- Born: 18 November 1873 Utica, New York, United States
- Died: 24 March 1942 (aged 68) Forest Hills, Queens, United States
- Known for: Inventor of Superpower steam

= William Edward Woodard =

American locomotive designer (1873–1942)

William Edward Woodard was an American locomotive designer, best known for being the vice president of engineering at Lima Locomotive Works and the inventor of Superpower steam.

== Early life ==
Woodard was born in Utica, New York to George E. and Louise Hayford Woodard. He graduated from Cornell University in Ithaca, New York with a degree in mechanical engineering.

== Career ==
He initially worked for Americas two biggest locomotives makers, Baldwin Locomotive Works in Philadelphia and American Locomotive Company in Schenectady, New York before joining Lima Locomotive Works in Lima, Ohio in 1919. At Lima works Woodard changed the steam era forever by inventing superpower steam. This was basically the enlargement of the firebox area, which let the train go faster and get greater tractive effort. His best known locomotive design is the 2-8-4 also known as Berkshires.
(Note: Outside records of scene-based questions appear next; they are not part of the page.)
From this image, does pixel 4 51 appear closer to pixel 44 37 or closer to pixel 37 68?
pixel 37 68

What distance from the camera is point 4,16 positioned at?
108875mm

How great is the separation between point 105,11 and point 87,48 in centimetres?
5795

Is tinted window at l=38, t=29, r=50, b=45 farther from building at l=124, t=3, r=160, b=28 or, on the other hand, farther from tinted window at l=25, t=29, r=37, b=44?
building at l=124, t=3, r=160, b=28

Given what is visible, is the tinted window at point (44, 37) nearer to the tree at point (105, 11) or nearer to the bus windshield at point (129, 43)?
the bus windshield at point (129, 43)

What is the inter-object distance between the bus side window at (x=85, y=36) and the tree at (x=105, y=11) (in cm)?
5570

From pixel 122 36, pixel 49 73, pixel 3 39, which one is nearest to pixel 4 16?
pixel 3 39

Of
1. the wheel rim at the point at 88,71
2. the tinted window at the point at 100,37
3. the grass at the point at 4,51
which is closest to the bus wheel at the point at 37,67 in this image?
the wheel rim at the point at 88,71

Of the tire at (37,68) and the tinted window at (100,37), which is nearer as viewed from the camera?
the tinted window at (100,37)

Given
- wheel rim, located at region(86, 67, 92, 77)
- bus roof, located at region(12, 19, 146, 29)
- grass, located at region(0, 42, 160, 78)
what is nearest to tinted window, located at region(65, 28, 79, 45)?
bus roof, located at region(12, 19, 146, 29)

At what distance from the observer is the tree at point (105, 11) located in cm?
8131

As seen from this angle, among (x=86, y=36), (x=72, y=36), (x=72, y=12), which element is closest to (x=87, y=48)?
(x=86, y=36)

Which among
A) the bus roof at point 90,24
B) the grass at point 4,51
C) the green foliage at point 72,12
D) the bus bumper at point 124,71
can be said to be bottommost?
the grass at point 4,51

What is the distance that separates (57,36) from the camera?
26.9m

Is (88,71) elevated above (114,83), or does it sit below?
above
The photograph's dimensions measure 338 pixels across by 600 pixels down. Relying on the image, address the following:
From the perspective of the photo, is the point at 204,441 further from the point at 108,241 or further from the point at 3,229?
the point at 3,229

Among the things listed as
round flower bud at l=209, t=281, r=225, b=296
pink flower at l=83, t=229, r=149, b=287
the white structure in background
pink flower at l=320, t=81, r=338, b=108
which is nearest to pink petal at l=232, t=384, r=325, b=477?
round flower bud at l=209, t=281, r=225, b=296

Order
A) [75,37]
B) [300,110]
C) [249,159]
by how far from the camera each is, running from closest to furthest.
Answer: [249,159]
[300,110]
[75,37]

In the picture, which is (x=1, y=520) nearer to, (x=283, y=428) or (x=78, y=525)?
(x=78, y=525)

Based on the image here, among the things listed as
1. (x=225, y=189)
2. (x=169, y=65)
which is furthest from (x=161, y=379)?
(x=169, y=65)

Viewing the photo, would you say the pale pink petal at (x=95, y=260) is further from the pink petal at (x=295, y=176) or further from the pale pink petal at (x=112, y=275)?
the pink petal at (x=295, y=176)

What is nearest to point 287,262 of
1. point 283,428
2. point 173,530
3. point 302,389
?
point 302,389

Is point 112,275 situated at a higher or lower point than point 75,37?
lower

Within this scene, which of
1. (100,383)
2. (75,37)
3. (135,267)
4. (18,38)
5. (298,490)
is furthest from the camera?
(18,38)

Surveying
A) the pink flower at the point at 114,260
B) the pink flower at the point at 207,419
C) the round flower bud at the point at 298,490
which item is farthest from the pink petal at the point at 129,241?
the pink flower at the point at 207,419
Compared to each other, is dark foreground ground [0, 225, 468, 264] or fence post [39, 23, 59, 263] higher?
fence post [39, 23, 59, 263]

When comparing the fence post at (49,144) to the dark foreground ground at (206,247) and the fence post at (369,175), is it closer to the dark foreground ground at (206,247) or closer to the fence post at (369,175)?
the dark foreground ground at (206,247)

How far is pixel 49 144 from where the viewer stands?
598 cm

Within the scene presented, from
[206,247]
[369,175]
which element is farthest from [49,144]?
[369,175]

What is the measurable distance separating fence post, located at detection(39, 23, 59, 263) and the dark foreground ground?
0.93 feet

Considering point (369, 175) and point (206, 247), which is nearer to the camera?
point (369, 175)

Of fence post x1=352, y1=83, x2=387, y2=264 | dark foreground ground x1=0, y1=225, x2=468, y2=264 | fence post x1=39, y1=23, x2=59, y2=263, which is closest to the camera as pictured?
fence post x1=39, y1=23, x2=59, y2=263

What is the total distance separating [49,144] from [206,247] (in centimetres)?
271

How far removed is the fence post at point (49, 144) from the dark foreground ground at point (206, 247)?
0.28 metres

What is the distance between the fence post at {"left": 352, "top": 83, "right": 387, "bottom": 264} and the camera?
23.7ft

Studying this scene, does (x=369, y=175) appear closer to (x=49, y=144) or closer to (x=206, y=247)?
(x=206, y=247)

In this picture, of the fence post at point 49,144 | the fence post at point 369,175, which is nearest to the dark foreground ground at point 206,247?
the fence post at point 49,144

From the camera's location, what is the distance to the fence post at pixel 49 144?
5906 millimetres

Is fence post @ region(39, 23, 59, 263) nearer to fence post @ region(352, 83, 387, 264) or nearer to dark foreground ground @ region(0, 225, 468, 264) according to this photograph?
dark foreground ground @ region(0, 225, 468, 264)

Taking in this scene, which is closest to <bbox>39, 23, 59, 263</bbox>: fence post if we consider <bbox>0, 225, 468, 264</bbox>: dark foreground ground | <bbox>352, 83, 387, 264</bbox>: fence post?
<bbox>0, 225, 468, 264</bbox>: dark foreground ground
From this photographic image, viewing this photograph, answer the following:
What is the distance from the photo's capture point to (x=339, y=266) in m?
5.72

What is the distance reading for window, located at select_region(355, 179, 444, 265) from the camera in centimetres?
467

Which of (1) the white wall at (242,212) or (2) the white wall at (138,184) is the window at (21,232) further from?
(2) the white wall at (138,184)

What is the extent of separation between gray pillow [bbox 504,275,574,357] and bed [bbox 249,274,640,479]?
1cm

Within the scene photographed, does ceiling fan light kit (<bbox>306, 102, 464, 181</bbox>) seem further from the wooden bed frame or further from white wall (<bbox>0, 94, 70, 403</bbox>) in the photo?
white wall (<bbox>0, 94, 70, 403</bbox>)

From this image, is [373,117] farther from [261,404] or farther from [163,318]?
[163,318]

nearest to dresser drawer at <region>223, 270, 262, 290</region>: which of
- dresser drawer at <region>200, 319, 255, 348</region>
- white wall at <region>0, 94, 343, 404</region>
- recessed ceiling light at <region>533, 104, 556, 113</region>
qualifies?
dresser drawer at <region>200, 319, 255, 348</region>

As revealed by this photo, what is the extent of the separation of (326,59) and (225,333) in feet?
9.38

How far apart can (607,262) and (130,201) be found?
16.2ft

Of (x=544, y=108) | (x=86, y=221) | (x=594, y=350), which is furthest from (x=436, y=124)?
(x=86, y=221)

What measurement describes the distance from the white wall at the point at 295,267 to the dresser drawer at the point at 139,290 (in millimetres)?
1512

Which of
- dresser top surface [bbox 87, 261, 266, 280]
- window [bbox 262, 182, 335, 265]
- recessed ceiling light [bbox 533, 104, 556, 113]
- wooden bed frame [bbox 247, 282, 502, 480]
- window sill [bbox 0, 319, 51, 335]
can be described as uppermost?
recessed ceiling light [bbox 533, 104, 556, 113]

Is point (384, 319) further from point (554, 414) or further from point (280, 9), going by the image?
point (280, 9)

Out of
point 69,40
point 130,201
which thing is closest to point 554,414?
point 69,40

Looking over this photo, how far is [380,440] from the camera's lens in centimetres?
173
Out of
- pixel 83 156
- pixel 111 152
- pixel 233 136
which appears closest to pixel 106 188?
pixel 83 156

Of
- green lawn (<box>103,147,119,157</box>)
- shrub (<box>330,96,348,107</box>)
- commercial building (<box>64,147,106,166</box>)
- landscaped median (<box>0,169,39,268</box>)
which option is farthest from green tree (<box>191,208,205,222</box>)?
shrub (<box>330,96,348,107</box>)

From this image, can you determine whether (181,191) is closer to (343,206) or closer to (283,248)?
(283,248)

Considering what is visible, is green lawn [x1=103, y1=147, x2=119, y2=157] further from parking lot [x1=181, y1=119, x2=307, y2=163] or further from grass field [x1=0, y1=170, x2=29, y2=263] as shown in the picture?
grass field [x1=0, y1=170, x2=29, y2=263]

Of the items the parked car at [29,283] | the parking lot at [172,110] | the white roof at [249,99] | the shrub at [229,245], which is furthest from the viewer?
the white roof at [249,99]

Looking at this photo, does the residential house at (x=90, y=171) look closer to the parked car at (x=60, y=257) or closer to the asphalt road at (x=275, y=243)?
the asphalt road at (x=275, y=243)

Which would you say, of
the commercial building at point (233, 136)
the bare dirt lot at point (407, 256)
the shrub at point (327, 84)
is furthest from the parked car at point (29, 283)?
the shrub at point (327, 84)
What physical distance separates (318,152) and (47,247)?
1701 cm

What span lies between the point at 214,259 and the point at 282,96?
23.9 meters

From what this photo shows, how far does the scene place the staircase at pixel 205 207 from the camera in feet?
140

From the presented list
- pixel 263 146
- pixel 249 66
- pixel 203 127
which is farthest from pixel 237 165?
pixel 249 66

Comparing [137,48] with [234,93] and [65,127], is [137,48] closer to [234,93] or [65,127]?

He was designated a Modern Pioneer by the National Association of Manufacturers in 1940, and in the same year received the George R. Henderson Medal from the Franklin Institute, Philadelphia, for his accomplishments in locomotive engineering and his contributions to steam-locomotive design. He died on March 24, 1942 at the age of 77 in Forest Hills, Queens. He was survived by his wife Phoebe, one son, two daughters and eight grandchildren.

== In popular culture ==
One of Woodards locomotives, Pere Marquette 1225 was the inspiration for a young Chris Van Allsburg to write his 1985 childrens book The Polar Express. The locomotive was also used in the 2004 film adaptation.